DOCUMENT SECTION:
“Happy New Year”, this is what the whole world is screaming out right now, I can hear the voices of crackers bursting, people screaming, dancing on upbeat music, and being all chirpy as no matter how the year went, one must be happy in the parties and here I am sitting on my chair in a dark room and a dilemma that whether I should publish this post or not ??!! As no one wants to read a gloomy tale on New year !!! Then this reality hit me hard that the sole purpose of this blog was to vent out my feelings and I started thinking about what other people will think as if real life was not enough for that, so finally decided to post this.
I see people raving about how this year is bad, not worth anything, and whatnot!!! Well for me the past all years (after 2016) was bad (this one was worse though) …. Ever had this feeling, that the heaviness of your heart has surpassed the weight of your body, that someone has passed a sword through your heart and instead of taking it out, left it there only !!!! This is how I always feel irrespective of my mood, whether I am laughing, dancing, talking to others, angry or sad, this feeling is constant. This unrest is constant.

DATA LISTING:

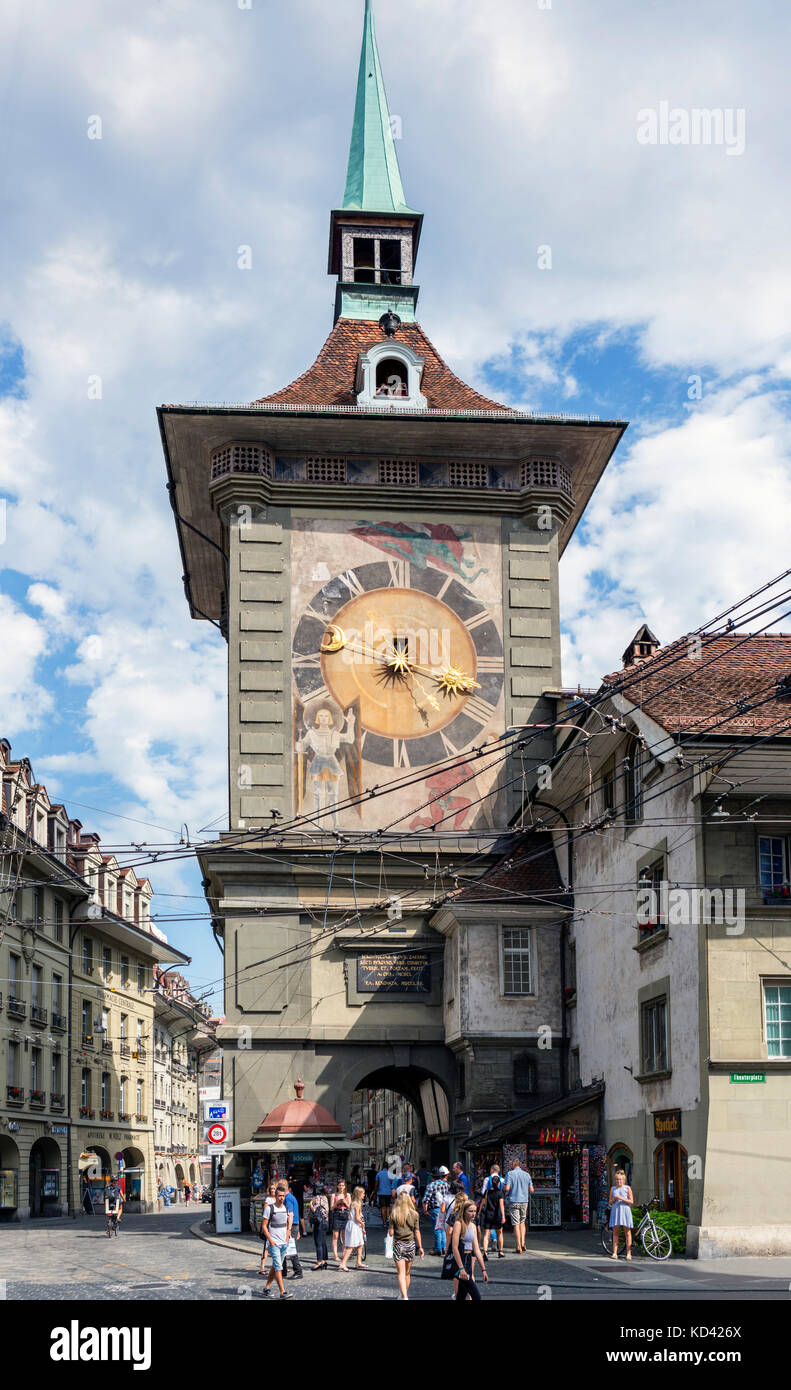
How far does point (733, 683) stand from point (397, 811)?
43.3ft

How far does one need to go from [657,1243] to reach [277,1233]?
754 centimetres

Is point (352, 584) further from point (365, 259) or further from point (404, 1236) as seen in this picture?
point (404, 1236)

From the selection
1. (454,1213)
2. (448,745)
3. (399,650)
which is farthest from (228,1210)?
(454,1213)

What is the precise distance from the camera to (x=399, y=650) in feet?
144

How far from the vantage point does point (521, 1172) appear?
28.3m

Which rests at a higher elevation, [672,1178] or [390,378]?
[390,378]

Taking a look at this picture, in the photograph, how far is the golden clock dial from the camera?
143 feet

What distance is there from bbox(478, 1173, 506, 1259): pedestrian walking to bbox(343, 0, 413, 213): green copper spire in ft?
112

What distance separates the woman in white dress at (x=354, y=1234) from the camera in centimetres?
2747

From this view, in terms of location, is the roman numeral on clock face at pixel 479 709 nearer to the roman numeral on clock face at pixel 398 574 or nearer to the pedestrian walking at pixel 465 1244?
the roman numeral on clock face at pixel 398 574

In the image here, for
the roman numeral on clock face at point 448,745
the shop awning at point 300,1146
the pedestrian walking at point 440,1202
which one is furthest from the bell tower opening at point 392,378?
the pedestrian walking at point 440,1202

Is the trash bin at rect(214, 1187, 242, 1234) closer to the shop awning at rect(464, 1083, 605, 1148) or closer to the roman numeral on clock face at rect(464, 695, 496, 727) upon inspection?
the shop awning at rect(464, 1083, 605, 1148)

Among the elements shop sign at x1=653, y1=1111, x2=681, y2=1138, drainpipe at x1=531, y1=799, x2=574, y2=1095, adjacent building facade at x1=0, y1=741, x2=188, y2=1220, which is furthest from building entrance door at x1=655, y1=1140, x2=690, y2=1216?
adjacent building facade at x1=0, y1=741, x2=188, y2=1220
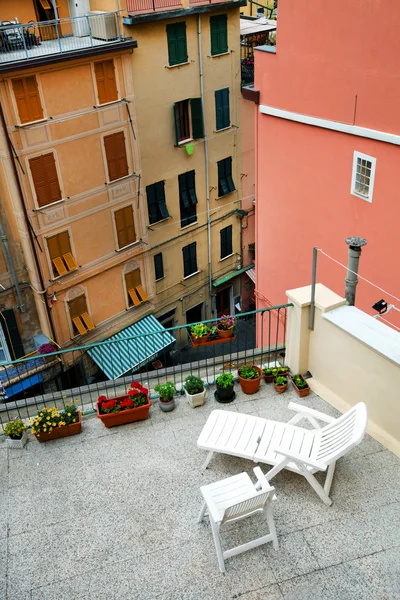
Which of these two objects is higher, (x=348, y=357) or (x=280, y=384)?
(x=348, y=357)

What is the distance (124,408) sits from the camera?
749 cm

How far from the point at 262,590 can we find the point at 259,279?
38.1 ft

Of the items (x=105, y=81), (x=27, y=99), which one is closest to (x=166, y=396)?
(x=27, y=99)

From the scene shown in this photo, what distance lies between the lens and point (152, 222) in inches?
816

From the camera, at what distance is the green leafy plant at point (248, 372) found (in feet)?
26.0

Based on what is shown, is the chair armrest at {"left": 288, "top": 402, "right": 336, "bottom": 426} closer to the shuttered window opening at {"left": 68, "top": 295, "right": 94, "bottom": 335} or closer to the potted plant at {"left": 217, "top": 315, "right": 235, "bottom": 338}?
the potted plant at {"left": 217, "top": 315, "right": 235, "bottom": 338}

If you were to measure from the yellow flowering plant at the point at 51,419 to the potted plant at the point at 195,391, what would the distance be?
5.10ft

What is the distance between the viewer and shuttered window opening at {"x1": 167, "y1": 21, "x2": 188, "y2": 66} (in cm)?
1877

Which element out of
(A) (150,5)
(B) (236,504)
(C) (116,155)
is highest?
(A) (150,5)

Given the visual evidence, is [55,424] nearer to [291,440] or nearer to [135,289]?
[291,440]

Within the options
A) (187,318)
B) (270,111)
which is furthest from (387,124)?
(187,318)

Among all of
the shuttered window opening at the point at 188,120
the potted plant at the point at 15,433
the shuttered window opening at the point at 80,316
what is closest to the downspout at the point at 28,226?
the shuttered window opening at the point at 80,316

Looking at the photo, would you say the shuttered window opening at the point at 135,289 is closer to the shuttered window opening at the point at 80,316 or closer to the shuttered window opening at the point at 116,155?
the shuttered window opening at the point at 80,316

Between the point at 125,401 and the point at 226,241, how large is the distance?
57.4 ft
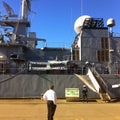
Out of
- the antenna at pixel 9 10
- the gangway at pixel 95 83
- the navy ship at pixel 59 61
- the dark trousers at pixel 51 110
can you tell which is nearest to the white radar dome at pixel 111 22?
the navy ship at pixel 59 61

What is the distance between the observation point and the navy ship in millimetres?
30141

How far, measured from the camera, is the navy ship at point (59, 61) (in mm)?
30141

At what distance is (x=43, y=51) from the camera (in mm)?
36094

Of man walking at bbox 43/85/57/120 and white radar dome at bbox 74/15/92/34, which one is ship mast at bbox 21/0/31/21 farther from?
man walking at bbox 43/85/57/120

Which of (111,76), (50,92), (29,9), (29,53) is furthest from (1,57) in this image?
(50,92)

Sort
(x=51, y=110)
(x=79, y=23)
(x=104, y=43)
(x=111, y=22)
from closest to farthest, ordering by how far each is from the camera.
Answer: (x=51, y=110) < (x=104, y=43) < (x=111, y=22) < (x=79, y=23)

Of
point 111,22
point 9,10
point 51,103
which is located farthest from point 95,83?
point 51,103

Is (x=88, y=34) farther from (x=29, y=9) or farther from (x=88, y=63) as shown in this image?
(x=29, y=9)

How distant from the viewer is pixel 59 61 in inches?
1331

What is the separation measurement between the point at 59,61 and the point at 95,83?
6106 mm

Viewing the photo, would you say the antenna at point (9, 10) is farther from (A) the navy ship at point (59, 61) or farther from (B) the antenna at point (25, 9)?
(B) the antenna at point (25, 9)

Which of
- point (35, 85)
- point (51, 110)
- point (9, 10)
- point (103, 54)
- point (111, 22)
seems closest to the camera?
point (51, 110)

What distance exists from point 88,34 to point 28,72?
29.7ft

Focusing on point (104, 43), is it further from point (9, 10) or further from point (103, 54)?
point (9, 10)
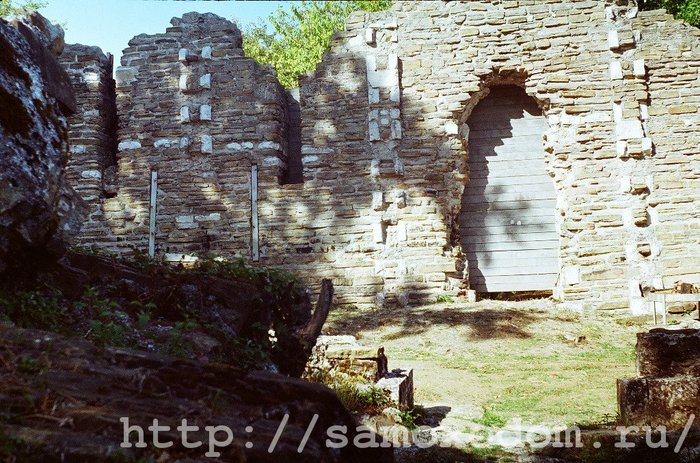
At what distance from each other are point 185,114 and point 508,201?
5461mm

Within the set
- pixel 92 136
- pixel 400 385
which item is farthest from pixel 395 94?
pixel 400 385

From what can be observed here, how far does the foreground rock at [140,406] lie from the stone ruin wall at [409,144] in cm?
795

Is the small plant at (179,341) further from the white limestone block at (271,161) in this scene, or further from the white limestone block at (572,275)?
the white limestone block at (572,275)

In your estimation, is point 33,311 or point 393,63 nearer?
point 33,311

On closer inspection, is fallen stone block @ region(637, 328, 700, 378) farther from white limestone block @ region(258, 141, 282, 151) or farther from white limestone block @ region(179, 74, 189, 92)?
white limestone block @ region(179, 74, 189, 92)

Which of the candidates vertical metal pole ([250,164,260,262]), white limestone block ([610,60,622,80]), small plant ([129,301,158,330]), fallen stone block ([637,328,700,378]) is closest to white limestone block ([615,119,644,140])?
white limestone block ([610,60,622,80])

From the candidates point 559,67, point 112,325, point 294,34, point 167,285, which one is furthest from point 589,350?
point 294,34

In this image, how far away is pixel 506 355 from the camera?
781 cm

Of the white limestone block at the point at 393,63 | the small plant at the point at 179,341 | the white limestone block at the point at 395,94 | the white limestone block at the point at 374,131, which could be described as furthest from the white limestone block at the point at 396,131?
the small plant at the point at 179,341

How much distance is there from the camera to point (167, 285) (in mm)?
4031

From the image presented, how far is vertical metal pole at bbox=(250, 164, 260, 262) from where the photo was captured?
10.7m

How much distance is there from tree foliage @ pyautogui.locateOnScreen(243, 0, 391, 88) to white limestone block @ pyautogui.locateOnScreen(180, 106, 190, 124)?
10716 mm

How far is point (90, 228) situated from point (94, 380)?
9.42 meters

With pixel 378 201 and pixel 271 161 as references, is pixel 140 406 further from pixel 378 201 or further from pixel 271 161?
pixel 271 161
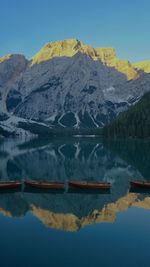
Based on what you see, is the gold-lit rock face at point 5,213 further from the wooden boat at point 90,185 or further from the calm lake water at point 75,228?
the wooden boat at point 90,185

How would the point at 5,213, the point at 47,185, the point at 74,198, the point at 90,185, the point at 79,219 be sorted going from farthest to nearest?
the point at 90,185 → the point at 47,185 → the point at 74,198 → the point at 5,213 → the point at 79,219

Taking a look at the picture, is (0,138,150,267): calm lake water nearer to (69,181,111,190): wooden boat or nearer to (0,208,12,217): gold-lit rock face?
(0,208,12,217): gold-lit rock face

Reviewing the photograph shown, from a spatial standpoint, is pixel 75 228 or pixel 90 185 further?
pixel 90 185

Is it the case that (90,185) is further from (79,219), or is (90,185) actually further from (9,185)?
(79,219)

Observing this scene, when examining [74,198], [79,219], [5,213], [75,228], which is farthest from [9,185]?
[75,228]

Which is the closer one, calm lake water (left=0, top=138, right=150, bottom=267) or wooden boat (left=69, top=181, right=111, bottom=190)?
calm lake water (left=0, top=138, right=150, bottom=267)

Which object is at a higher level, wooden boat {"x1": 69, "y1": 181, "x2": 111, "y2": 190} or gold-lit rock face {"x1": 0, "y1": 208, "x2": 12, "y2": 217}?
wooden boat {"x1": 69, "y1": 181, "x2": 111, "y2": 190}

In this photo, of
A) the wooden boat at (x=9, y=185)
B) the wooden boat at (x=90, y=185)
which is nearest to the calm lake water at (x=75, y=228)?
the wooden boat at (x=90, y=185)

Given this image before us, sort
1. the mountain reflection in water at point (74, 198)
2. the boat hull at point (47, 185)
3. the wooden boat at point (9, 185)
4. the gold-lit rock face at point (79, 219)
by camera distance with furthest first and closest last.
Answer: the boat hull at point (47, 185) → the wooden boat at point (9, 185) → the mountain reflection in water at point (74, 198) → the gold-lit rock face at point (79, 219)

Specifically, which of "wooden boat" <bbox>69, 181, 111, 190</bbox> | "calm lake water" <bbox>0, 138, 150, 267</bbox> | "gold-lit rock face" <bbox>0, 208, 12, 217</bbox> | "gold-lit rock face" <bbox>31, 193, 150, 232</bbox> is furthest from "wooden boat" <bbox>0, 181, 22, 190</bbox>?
"gold-lit rock face" <bbox>0, 208, 12, 217</bbox>

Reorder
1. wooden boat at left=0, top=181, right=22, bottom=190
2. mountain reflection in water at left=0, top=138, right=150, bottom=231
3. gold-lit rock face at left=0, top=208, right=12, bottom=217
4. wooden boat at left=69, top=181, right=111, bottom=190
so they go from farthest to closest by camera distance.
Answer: wooden boat at left=69, top=181, right=111, bottom=190 < wooden boat at left=0, top=181, right=22, bottom=190 < gold-lit rock face at left=0, top=208, right=12, bottom=217 < mountain reflection in water at left=0, top=138, right=150, bottom=231

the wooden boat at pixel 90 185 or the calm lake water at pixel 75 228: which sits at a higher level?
the wooden boat at pixel 90 185

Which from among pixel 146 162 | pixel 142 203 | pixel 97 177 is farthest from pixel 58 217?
pixel 146 162

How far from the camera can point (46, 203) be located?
2884 inches
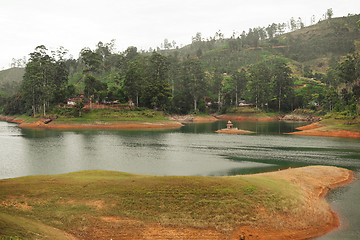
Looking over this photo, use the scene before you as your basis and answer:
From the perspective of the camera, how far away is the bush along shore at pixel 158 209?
17.4 metres

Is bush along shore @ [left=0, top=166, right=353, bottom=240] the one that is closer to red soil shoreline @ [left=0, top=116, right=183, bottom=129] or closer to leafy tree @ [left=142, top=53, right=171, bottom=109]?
red soil shoreline @ [left=0, top=116, right=183, bottom=129]

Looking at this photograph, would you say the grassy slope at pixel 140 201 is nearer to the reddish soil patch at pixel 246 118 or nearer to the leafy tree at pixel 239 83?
the reddish soil patch at pixel 246 118

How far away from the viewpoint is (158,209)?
757 inches

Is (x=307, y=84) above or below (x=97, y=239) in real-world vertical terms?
above

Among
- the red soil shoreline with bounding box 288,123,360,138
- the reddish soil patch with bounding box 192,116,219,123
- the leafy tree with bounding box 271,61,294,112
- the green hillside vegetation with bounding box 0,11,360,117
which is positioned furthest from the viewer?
the leafy tree with bounding box 271,61,294,112

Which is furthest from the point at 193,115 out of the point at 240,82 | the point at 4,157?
the point at 4,157

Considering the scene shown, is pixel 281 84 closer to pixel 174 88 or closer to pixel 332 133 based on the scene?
pixel 174 88

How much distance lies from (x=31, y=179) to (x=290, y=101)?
138 m

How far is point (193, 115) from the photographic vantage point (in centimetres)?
13012

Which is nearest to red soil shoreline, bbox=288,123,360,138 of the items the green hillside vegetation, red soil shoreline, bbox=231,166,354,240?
the green hillside vegetation

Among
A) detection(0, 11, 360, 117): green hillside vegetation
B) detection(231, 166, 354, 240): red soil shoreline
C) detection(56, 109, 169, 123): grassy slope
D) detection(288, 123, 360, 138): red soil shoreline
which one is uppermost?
detection(0, 11, 360, 117): green hillside vegetation

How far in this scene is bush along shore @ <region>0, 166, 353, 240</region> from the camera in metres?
17.4

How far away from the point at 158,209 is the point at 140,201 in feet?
5.45

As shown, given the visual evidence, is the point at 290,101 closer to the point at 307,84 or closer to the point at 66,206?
the point at 307,84
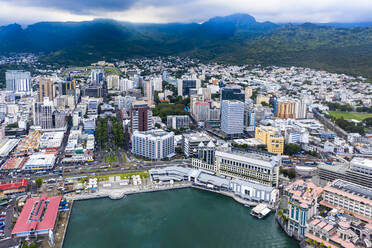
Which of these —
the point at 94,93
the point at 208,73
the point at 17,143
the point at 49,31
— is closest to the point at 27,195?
the point at 17,143

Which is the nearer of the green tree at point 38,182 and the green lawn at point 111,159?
the green tree at point 38,182

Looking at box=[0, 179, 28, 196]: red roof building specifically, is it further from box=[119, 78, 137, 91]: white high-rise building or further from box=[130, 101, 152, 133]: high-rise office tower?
box=[119, 78, 137, 91]: white high-rise building

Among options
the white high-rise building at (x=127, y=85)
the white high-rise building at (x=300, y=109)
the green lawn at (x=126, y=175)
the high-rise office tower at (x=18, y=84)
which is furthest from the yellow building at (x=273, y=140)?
the high-rise office tower at (x=18, y=84)

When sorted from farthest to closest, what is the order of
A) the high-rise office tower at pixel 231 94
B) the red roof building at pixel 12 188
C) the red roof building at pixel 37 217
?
1. the high-rise office tower at pixel 231 94
2. the red roof building at pixel 12 188
3. the red roof building at pixel 37 217

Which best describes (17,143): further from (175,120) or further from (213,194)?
(213,194)

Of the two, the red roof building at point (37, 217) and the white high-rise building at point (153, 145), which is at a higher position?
the white high-rise building at point (153, 145)

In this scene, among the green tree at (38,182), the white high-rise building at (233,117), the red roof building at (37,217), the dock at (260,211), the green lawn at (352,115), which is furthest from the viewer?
the green lawn at (352,115)

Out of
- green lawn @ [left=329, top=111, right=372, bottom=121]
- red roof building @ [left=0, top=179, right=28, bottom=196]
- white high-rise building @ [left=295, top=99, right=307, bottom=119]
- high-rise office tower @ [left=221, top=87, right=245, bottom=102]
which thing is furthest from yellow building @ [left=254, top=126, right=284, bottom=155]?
red roof building @ [left=0, top=179, right=28, bottom=196]

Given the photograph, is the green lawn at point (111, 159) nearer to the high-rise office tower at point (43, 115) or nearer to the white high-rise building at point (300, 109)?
the high-rise office tower at point (43, 115)
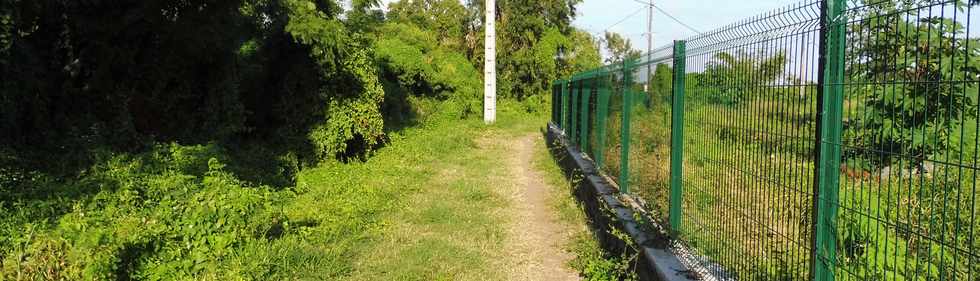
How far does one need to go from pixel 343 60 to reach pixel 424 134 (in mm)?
6193

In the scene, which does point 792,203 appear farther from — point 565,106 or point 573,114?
point 565,106

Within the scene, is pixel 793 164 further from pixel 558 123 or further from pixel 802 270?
pixel 558 123

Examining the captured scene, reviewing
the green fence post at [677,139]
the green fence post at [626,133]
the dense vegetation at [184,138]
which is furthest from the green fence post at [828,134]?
the green fence post at [626,133]

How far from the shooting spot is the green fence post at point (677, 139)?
4543 millimetres

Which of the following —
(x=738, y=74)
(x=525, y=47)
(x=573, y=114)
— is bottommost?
(x=573, y=114)

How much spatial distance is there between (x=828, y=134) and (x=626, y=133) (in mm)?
3823

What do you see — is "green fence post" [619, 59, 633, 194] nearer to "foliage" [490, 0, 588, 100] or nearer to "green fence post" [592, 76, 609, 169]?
"green fence post" [592, 76, 609, 169]

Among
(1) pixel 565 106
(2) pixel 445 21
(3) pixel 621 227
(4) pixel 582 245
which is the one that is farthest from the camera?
(2) pixel 445 21

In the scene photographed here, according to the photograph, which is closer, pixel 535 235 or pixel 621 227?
pixel 621 227

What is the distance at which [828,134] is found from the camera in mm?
2549

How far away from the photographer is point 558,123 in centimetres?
1555

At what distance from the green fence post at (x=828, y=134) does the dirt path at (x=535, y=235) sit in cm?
264

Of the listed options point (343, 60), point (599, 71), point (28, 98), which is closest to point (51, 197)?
point (28, 98)

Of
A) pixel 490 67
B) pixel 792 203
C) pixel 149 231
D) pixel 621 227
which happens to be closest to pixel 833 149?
pixel 792 203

TO DO:
For each statement about the New Year blog post, answer yes or no and quote the words that decide it: (a) The writer can hear crackers bursting. (b) The writer is sitting in a brightly lit room. (c) The heavy feeling leaves the writer while laughing or dancing. The entries come from a source unrelated to the New Year blog post.

WRITTEN ANSWER:
(a) Yes: "I can hear the voices of crackers bursting"
(b) No: "sitting on my chair in a dark room"
(c) No: "whether I am laughing, dancing, talking to others, angry or sad, this feeling is constant"